Figure B2 Estimated statistical (ST) and systematic (SY) TPE (%) for O₃ TCs retrieved from the setups 1000/1000T (a, b, e, f) and 5MWs/5MWsT (c, d, g, h) for different error configurations of the ILS function, LOS, and atmospheric temperature profile as a function of O₃ slant column (DU) for the measurements of Fig. 3.

Table B1 lists representative uncertainty values of the IFS 120/HR instrument in the period 2005–2008. However, the error sources associated with instrument status (i.e. ILS function, solar pointing, and measurement noise) can differ depending on the FTIR spectrometer quality and stability. In order to account for this fact, Fig. B2 summarises the effects of the different sets of error values on O₃ TCs for the measurement day of Fig. B1. Note that this figure only includes the error estimations for different ILS and LOS configurations (keeping the temperature profile and measurement errors fixed) and for the 1000/1000T and 5MWs/5MWsT setups (the 4MWs/4MWsT error estimations are quite similar to the 5MWs/5MWsT ones, so they have been omitted for simplicity).

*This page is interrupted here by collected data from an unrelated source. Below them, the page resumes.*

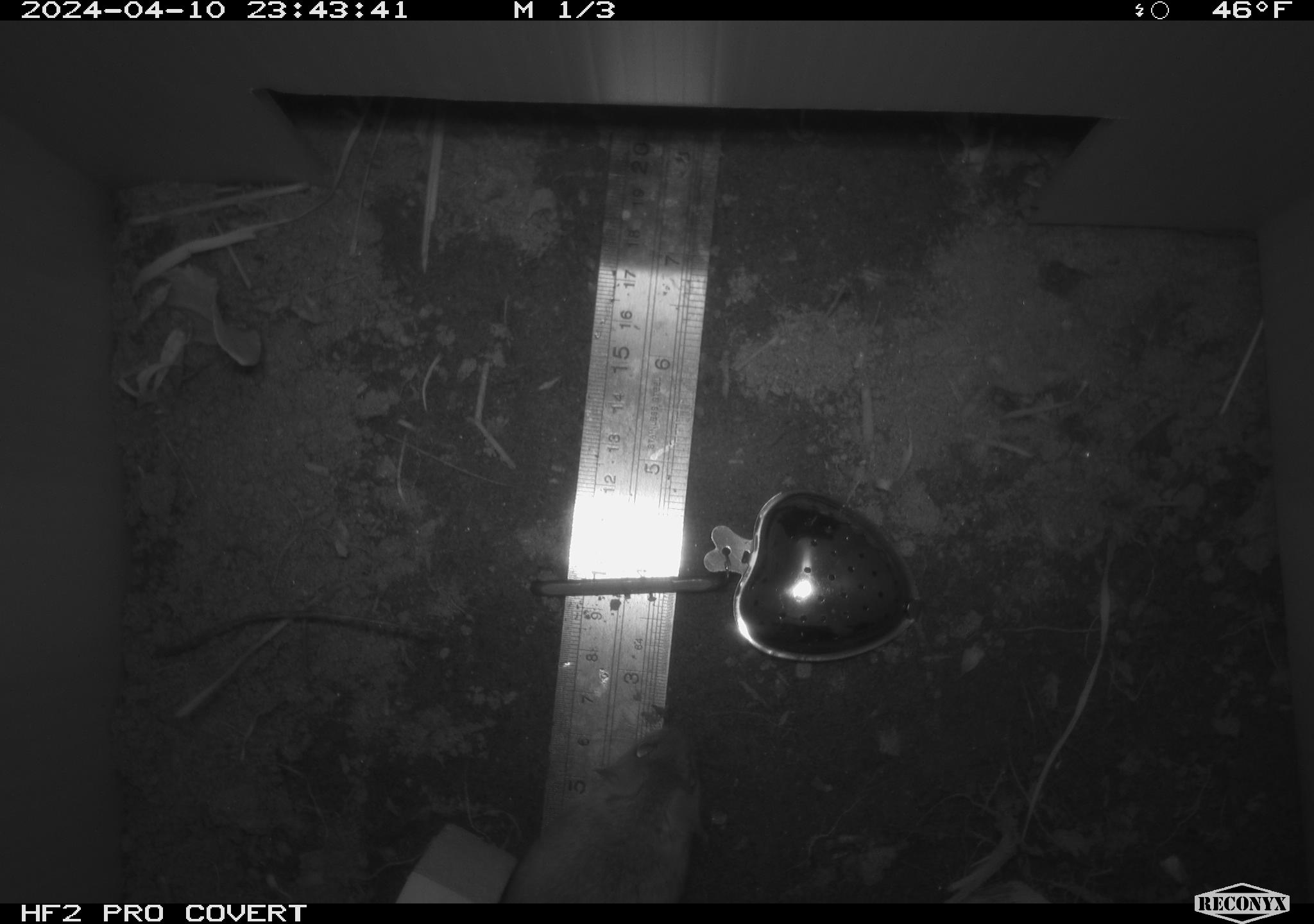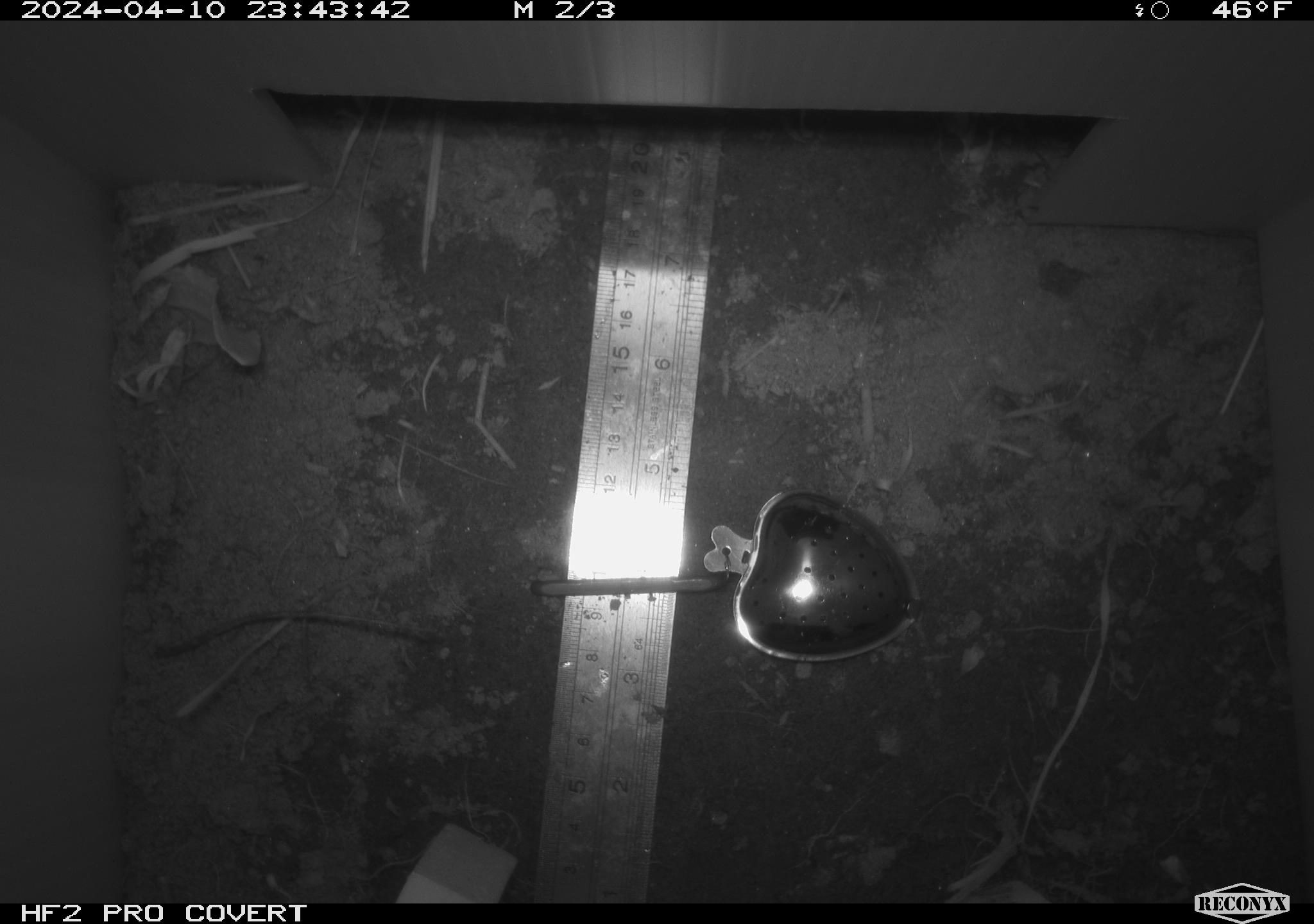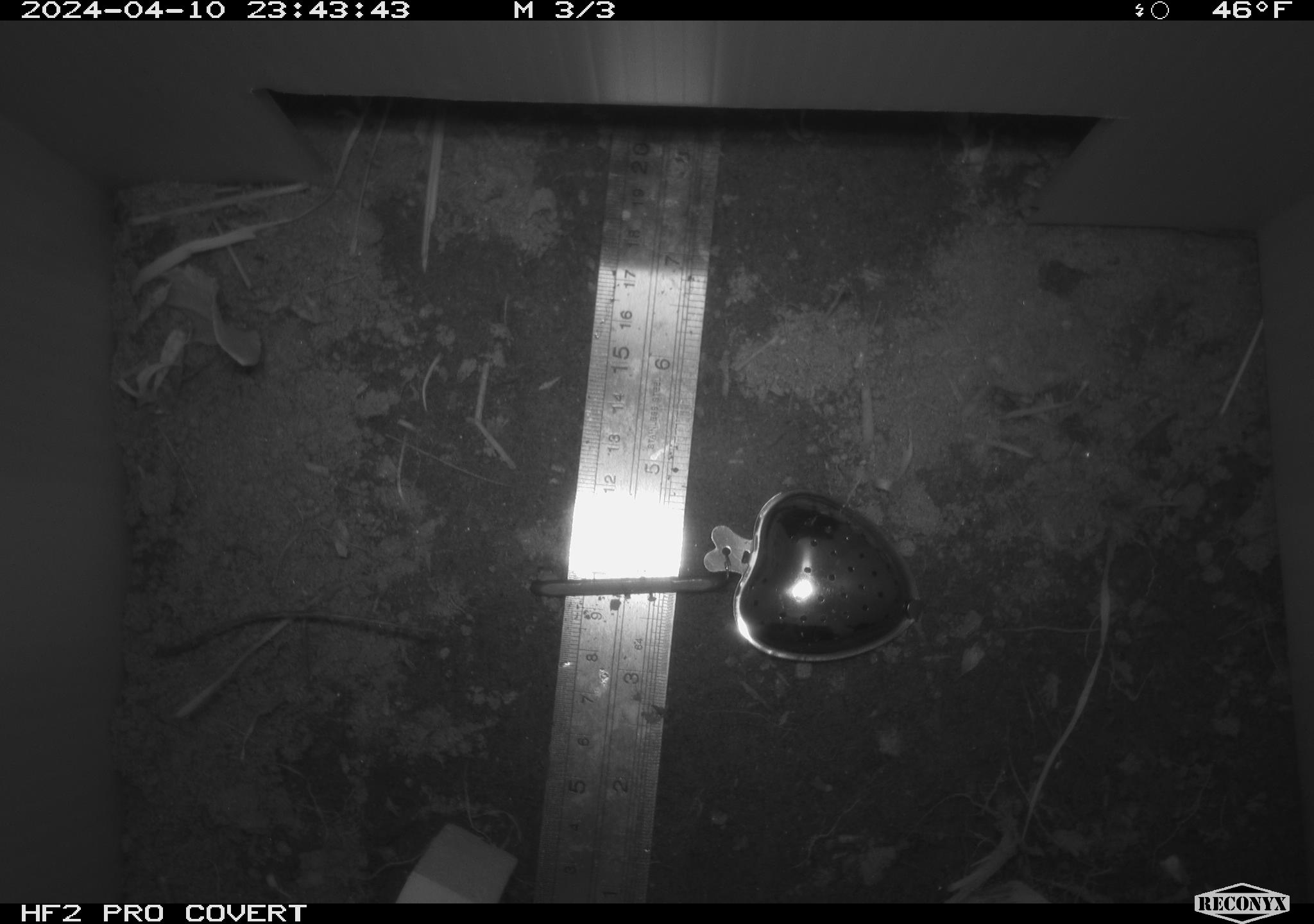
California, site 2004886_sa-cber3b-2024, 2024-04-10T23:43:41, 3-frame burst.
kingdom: Animalia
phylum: Chordata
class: Mammalia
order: Rodentia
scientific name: Rodentia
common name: mouse species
Mouse species (Rodentia).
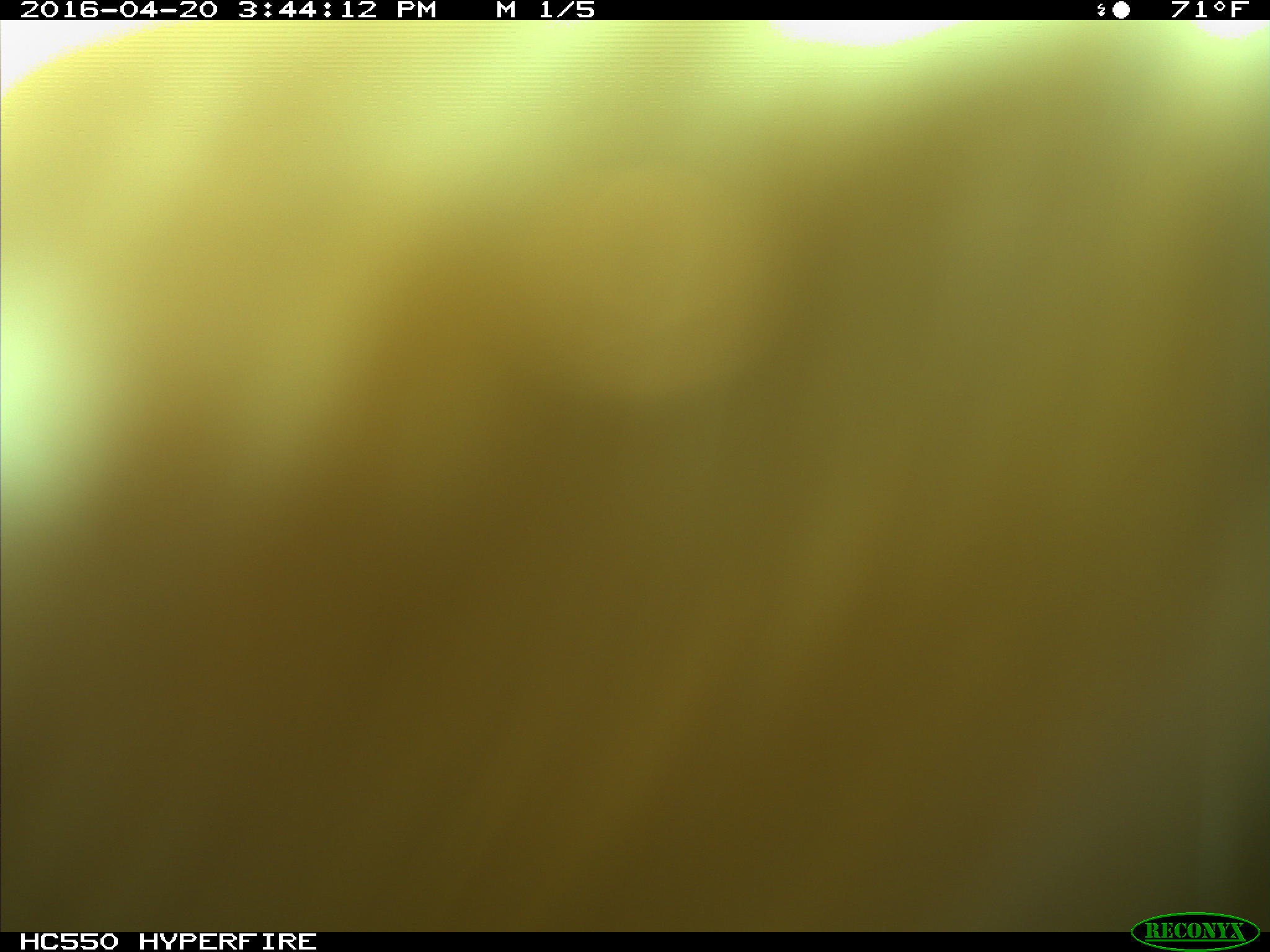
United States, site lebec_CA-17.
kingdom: Animalia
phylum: Chordata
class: Mammalia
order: Artiodactyla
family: Bovidae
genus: Bos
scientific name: Bos taurus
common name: domestic cow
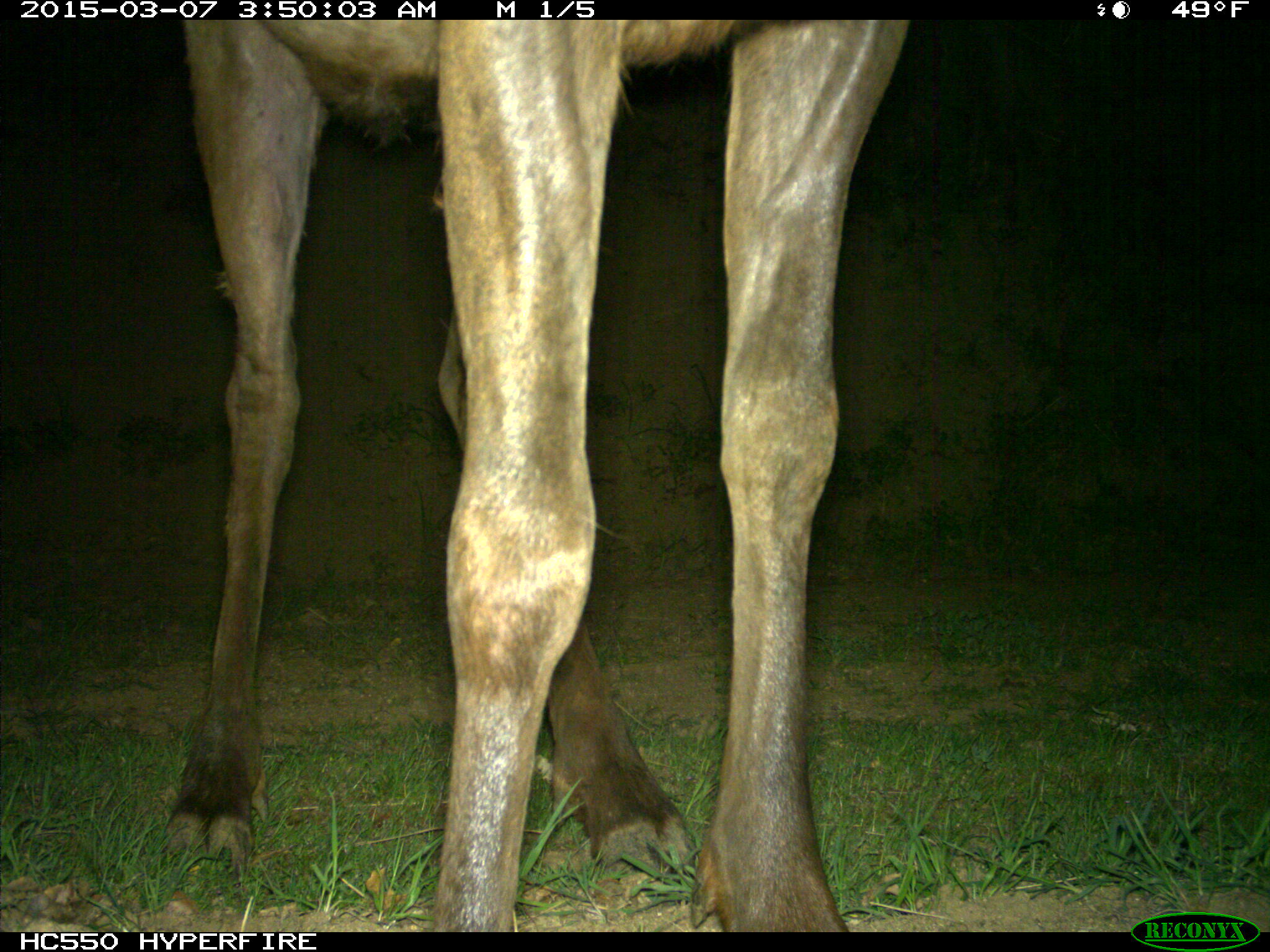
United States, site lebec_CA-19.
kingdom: Animalia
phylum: Chordata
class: Mammalia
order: Artiodactyla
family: Cervidae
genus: Cervus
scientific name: Cervus canadensis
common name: elk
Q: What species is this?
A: Cervus canadensis (elk).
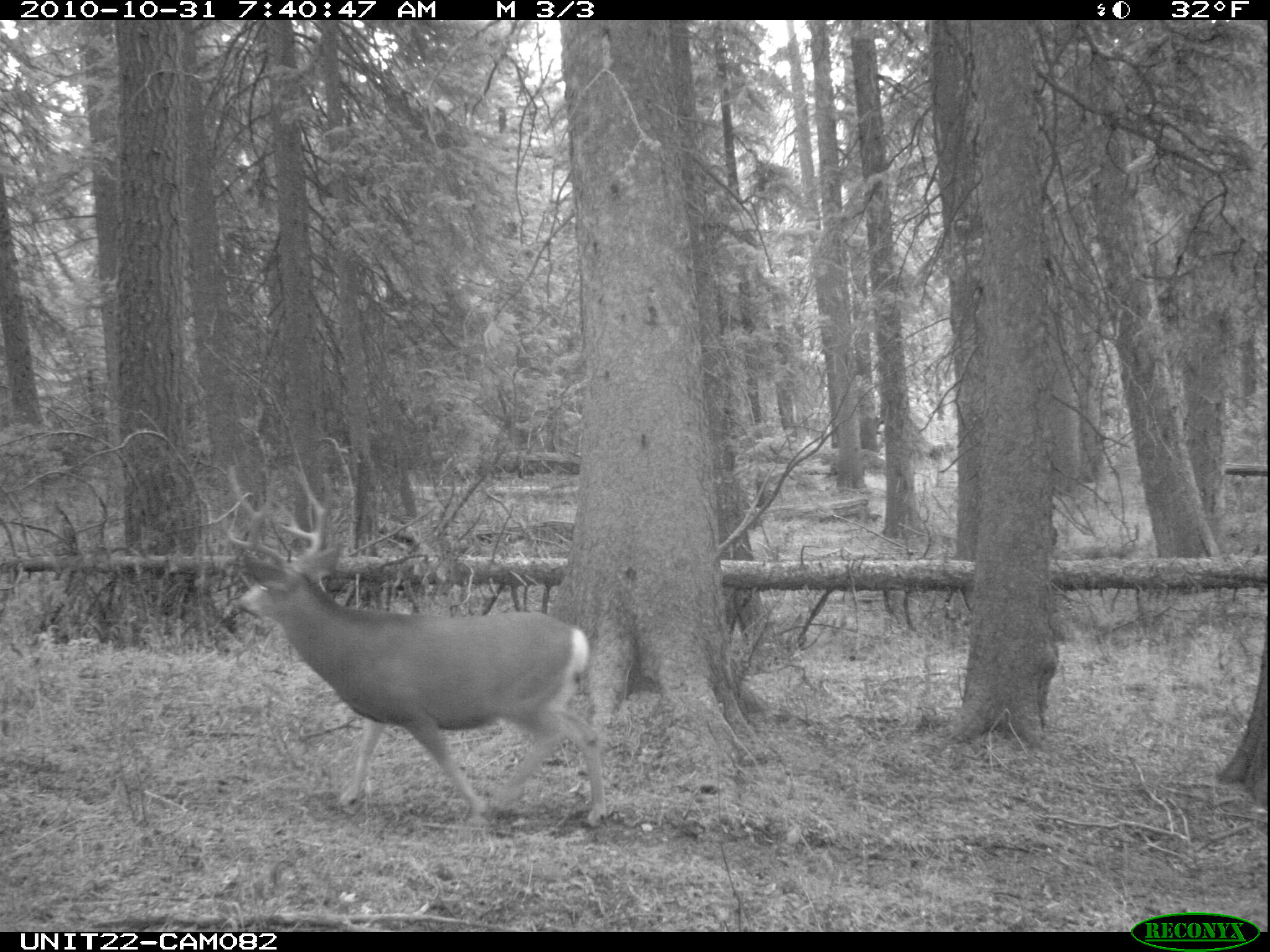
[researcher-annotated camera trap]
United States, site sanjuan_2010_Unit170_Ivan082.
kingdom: Animalia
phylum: Chordata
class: Mammalia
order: Artiodactyla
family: Cervidae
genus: Odocoileus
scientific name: Odocoileus hemionus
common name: mule deer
Odocoileus hemionus (mule deer).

The effect of different error sets is only noticeable when the temperature profile is simultaneously estimated with O₃ concentrations, likely due to the interference between the ILS function and temperature retrieval. Under these conditions, statistical TPE values range from ∼ 0.5 % for uncertainties of 0.5 % in the MEA and 0.005 rad in the PE (representative of the well-aligned IFS 120/5HR instrument for the period 2008–2018) up to ∼ 1.5 % for an MEA error of 5 % and a PE error of 0.02 rad (representative of the unstable IFS 120M spectrometer). These estimated uncertainties reproduce the changes observed in FTIR O₃ quality for the different periods well when compared to Brewer observations (see Table 2). The cross-interference between the temperature fit and other error sources is also evident for systematic contributions, especially for the worst scenario of ILS degradation (MEA uncertainty values of 5 %). Note that the inconsistency for the 1000T setup is also observed for different ILS set errors, corroborating the findings discussed in Sect. 3.2.2.